SOURCE DOCUMENT
══════════
The Developer’s Dilemma
Capitalism is alive and well, thriving on the monopolization of our attention. Nearly every website I visit has some type of agenda to use my habits to make them money, through marketing and advertising, through data collection, through the simple attention grabbing nature of their software product. In today’s age the value of a brand or a product is increasingly about how much people interact with it. As internet sites and services become cheaper and cheaper to create and host, it becomes cheaper and easier to provide technological services to people. To compete, companies have to offer their services for “free” and make their money through data and ads. Everything is data and ads.
So like Bill Sourour says in his article about that one time he coded a website where it led every user to a specific pharma’s medicine regardless of their selections in a questionnaire, it is up to the programmers to ensure what they are creating is ethical. This is a very tough gray area, and it’s something I think about all the time. Because in reality, every decision a developer makes, every option they add or don’t add, every time they choose a text box or a radio button, all of these choices are defining the realities of users. Literally defining people’s realities. While Bill suggests thinking twice before you decide to do a project, I suggest rather that you believe in the world in a certain way where you would never make something that limits or confines users unnecessarily. Do everything you can to offer the most number of choices. Sure you can present a few choices at a time for maximum UX experience, but ultimately it is through the removal of imposed choices on users that we create a more free internet.
══════════
SOURCE INFORMATION
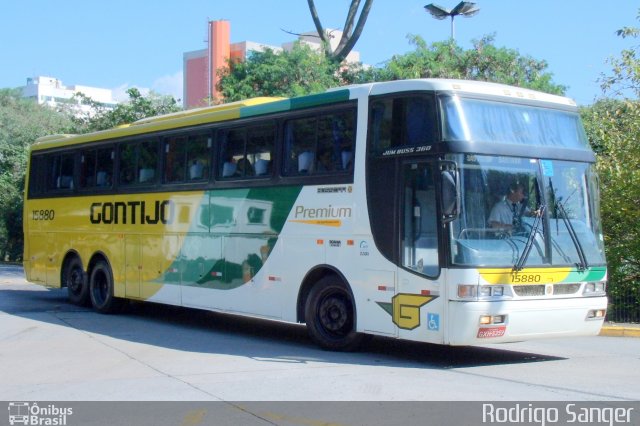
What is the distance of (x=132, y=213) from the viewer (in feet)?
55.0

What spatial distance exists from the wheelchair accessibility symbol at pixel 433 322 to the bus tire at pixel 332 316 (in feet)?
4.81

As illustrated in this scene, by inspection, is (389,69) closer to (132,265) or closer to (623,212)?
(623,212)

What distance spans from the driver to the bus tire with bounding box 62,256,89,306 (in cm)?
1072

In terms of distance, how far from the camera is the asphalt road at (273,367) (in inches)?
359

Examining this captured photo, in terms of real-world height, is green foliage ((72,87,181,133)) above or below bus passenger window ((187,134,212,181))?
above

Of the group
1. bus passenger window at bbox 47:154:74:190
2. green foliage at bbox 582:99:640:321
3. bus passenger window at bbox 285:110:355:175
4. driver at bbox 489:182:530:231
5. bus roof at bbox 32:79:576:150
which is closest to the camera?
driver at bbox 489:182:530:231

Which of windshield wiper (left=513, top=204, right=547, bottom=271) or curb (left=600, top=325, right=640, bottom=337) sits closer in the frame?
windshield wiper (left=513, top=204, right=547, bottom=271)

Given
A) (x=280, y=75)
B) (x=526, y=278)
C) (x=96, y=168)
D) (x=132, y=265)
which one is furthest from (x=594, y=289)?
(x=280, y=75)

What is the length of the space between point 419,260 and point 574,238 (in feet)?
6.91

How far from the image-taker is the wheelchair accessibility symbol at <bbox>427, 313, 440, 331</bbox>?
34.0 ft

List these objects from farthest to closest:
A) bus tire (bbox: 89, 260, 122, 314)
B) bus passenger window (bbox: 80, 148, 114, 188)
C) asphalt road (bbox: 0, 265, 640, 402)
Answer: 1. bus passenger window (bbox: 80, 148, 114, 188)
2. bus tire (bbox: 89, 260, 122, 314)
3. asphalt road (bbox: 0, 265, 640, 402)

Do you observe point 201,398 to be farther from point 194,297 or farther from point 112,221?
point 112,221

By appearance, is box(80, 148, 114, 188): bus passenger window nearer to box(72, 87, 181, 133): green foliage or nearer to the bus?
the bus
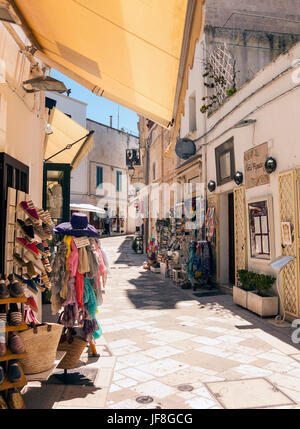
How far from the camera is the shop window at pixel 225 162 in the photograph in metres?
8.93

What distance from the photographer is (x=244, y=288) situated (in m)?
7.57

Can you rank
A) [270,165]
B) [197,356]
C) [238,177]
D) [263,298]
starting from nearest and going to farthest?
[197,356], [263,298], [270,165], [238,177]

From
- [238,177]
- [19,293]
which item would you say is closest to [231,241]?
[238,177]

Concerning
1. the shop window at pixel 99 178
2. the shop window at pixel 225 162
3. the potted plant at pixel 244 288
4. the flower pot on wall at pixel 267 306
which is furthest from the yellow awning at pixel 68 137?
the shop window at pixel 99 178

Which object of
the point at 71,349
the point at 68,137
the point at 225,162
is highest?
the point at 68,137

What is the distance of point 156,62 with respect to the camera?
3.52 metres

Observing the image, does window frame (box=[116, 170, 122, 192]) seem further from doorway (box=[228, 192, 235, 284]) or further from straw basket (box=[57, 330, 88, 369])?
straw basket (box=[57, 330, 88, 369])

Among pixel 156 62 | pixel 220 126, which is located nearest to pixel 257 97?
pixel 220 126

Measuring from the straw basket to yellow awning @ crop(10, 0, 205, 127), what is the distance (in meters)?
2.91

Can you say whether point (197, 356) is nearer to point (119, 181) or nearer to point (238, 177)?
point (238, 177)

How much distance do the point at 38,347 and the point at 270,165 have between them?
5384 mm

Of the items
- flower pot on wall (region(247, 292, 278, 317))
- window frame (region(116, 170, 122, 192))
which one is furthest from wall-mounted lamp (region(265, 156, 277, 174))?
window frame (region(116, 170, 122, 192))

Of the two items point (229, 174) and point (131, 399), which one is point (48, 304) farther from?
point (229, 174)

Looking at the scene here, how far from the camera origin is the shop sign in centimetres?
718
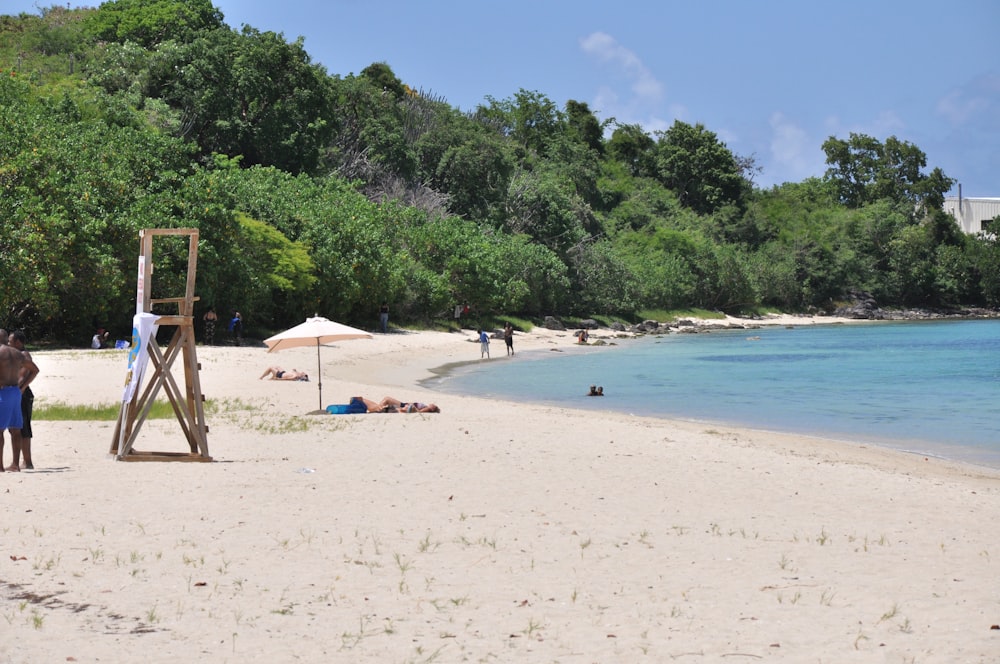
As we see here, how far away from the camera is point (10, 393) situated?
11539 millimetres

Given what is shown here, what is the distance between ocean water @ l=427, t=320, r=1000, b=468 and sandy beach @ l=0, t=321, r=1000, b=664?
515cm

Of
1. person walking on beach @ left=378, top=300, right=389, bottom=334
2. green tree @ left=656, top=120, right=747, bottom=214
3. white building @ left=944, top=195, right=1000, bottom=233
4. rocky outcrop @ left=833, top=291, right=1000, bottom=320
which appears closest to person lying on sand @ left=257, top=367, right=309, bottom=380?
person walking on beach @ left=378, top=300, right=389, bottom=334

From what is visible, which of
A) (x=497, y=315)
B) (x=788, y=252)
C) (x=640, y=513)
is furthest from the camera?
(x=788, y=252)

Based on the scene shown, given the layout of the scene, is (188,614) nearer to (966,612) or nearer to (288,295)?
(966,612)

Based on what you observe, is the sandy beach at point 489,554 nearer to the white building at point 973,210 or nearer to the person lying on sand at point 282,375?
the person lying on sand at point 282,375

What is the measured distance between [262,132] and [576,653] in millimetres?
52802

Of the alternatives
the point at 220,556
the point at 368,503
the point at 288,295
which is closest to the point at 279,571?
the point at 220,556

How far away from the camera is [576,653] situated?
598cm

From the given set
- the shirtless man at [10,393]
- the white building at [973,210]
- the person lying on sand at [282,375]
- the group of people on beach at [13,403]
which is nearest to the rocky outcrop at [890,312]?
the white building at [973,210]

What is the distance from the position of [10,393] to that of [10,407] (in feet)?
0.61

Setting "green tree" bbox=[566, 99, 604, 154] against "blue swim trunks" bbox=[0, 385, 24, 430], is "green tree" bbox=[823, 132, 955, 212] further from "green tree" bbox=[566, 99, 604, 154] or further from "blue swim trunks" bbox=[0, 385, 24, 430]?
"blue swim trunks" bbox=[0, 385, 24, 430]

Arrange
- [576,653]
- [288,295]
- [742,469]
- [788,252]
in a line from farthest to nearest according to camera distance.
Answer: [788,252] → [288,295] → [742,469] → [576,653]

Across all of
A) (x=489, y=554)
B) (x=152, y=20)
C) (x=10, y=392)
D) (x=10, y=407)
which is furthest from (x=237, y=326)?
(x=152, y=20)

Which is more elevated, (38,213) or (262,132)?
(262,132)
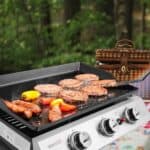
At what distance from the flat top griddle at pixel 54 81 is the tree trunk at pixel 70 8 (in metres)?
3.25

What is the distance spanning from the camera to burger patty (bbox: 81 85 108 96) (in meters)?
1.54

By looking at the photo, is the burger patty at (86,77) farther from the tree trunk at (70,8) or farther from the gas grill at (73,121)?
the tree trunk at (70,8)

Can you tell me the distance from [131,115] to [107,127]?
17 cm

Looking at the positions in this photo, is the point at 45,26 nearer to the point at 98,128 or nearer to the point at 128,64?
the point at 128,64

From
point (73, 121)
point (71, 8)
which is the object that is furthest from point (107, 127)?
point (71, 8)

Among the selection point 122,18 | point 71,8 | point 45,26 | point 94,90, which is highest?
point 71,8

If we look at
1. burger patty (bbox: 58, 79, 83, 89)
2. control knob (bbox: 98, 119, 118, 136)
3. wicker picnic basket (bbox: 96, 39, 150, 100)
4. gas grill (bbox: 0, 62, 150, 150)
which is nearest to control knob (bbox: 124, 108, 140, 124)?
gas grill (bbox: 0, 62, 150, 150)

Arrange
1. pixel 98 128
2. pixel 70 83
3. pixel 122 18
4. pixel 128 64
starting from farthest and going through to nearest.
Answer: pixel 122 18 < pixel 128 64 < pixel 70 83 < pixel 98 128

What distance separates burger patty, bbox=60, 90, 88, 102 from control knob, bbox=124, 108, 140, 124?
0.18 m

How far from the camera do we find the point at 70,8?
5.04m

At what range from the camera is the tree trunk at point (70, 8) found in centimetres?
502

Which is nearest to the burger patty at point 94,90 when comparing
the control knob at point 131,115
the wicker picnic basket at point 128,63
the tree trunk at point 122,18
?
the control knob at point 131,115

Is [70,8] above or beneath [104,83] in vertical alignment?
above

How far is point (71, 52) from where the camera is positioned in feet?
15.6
══════════
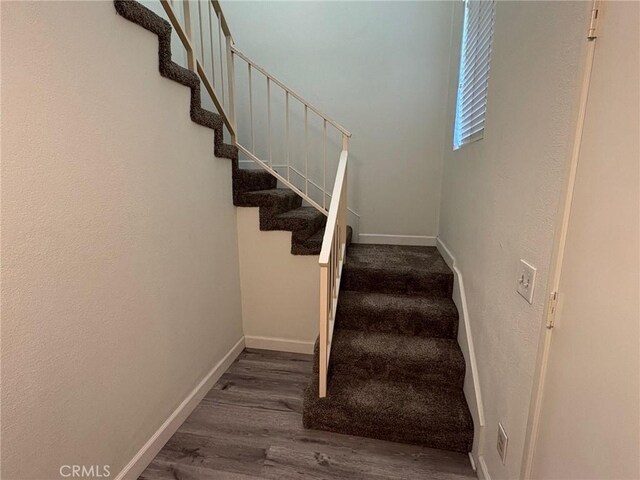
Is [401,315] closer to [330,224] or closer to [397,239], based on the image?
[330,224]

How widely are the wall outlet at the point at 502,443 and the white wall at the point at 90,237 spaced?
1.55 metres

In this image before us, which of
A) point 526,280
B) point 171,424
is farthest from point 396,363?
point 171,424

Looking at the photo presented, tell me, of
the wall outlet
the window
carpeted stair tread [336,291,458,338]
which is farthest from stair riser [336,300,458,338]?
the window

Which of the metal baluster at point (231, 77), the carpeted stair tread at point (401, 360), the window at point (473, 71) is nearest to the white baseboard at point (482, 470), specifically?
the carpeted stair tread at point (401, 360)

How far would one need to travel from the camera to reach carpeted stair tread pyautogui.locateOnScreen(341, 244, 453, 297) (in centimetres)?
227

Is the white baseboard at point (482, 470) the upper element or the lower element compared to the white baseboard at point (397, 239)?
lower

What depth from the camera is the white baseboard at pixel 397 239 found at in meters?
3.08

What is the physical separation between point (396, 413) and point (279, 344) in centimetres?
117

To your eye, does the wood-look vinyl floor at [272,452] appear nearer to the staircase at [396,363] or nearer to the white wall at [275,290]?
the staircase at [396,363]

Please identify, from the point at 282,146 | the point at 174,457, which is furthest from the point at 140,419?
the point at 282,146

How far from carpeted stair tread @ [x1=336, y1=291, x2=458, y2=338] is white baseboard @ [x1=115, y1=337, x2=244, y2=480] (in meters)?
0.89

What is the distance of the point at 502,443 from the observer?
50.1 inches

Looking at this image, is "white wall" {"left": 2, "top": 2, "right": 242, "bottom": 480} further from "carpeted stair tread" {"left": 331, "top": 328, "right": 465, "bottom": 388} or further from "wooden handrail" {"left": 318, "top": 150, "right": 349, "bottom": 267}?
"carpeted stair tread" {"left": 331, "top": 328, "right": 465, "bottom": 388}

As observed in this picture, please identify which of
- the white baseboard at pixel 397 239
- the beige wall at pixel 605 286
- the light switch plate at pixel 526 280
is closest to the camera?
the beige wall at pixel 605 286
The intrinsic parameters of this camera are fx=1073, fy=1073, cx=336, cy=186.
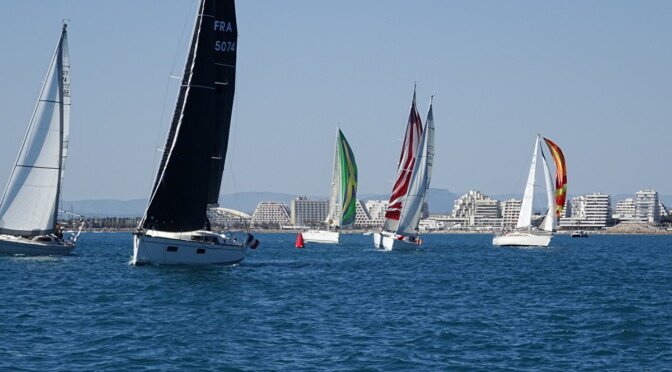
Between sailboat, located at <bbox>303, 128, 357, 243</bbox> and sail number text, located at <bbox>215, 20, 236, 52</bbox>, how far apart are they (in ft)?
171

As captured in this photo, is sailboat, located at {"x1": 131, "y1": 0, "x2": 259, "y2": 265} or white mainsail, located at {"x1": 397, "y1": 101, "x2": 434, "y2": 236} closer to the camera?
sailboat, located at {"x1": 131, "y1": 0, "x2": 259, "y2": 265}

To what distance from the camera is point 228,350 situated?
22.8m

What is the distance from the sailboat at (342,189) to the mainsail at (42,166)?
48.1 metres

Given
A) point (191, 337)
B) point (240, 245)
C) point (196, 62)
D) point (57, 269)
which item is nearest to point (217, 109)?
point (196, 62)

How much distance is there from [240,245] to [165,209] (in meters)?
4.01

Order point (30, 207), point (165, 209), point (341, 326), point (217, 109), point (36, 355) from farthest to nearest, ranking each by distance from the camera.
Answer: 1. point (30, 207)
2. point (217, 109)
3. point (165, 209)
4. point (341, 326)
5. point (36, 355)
══════════
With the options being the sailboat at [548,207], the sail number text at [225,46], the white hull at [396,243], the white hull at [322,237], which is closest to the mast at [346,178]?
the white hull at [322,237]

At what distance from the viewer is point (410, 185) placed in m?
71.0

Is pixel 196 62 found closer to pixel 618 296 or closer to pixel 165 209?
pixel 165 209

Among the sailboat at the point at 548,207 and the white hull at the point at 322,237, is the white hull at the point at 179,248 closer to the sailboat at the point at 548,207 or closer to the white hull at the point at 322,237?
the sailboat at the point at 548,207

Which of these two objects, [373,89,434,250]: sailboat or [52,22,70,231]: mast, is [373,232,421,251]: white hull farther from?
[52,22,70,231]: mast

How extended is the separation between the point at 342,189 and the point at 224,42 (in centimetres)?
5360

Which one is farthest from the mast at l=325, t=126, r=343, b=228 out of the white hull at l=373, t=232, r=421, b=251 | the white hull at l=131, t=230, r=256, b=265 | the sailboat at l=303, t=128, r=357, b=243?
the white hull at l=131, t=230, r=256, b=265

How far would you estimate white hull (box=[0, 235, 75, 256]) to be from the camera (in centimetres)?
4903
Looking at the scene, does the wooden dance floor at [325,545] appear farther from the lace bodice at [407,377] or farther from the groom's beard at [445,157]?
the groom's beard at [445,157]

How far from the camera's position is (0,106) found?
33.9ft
══════════
TASK REQUIREMENTS
1. List the means by which, according to the essay on developer ethics, websites use visitors' habits to make money.
2. In the essay on developer ethics, what did the website Bill Sourour coded do?
3. Translate this sentence from the essay on developer ethics into Spanish: "Do everything you can to offer the most number of choices."
The records are separate material and are not connected to the essay on developer ethics.

ANSWERS TO THE TASKS
1.
- Marketing and advertising
- Data collection
- The simple attention-grabbing nature of their software product

2. It led every user to a specific pharma's medicine regardless of their selections in a questionnaire.

3. Haz todo lo que puedas para ofrecer el mayor número de opciones.